VHS Lünen kämpft um Zukunft der Integrationskurse durch Finanzlücken und Bürokratie
Ignaz KreuselVHS Lünen kämpft um Zukunft der Integrationskurse durch Finanzlücken und Bürokratie
Volkshochschule Lünen steht vor wachsenden finanziellen und administrativen Herausforderungen bei Integrationskursen
Die Volkshochschule (VHS) Lünen sieht sich zunehmend mit finanziellen und bürokratischen Belastungen konfrontiert, die den Betrieb ihrer Integrationskurse erschweren.
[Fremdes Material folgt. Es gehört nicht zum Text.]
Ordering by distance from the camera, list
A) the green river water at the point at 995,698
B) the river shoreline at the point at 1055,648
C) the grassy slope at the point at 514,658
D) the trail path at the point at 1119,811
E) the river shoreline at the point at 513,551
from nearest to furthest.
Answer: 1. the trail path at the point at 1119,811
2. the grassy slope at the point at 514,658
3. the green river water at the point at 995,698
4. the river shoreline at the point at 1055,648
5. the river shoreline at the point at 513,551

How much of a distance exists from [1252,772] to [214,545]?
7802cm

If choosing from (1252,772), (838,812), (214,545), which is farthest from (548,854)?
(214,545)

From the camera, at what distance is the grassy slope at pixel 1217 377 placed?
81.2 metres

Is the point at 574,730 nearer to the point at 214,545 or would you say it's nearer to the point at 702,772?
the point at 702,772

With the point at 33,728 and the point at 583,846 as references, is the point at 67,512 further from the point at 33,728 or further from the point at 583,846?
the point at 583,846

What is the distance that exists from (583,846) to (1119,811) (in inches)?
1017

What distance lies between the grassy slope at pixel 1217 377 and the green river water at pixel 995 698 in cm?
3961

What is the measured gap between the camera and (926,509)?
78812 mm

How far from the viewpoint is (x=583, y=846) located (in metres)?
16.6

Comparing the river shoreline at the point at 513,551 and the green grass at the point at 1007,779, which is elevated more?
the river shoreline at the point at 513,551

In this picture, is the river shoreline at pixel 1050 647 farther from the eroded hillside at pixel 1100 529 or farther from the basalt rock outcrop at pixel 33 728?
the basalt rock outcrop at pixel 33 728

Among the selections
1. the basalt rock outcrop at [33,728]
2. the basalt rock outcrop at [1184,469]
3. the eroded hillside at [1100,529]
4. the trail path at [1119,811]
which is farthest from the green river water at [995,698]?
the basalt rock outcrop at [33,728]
Mitarbeiter:innen und Verantwortliche warnen, dass strengere formale Vorgaben und verzögerte Kostenerstattungen freiberufliche Lehrkräfte sowie die Stabilität der Kurse gefährden. Die Einrichtung hat die Bundesregierung nun aufgefordert, zuverlässige Finanzierungslösungen zu schaffen, bevor sich die Lage weiter zuspitzt.
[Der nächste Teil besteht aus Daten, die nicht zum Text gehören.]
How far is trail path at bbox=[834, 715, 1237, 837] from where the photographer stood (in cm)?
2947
Im Jahr 2024 führte die VHS Lünen fünf Integrationskurse durch und unterstützte dabei 105 Teilnehmende. Neben Sprachunterricht bietet das Zentrum auch Beratung zur Anerkennung ausländischer Abschlüsse und zu Weiterbildungsmöglichkeiten an. Doch steigende Kosten und bürokratische Hürden machen die Arbeit zunehmend schwieriger.
Das Bundesamt für Migration und Flüchtlinge (BAMF) plant, die Erstattungen für die Kurse zu verschieben – ein Schritt, der die bestehenden Haushaltslücken weiter vertiefen könnte. Nicht gedeckte Raumkosten und der Wegfall von Wiederholungsstunden haben die Ressourcen bereits stark belastet. Kommunale Gremien unterstützen die Forderungen nach Reformen und schließen sich damit dem Landesverband der Volkshochschulen NRW an, der nachhaltige Finanzierungskonzepte einfordert.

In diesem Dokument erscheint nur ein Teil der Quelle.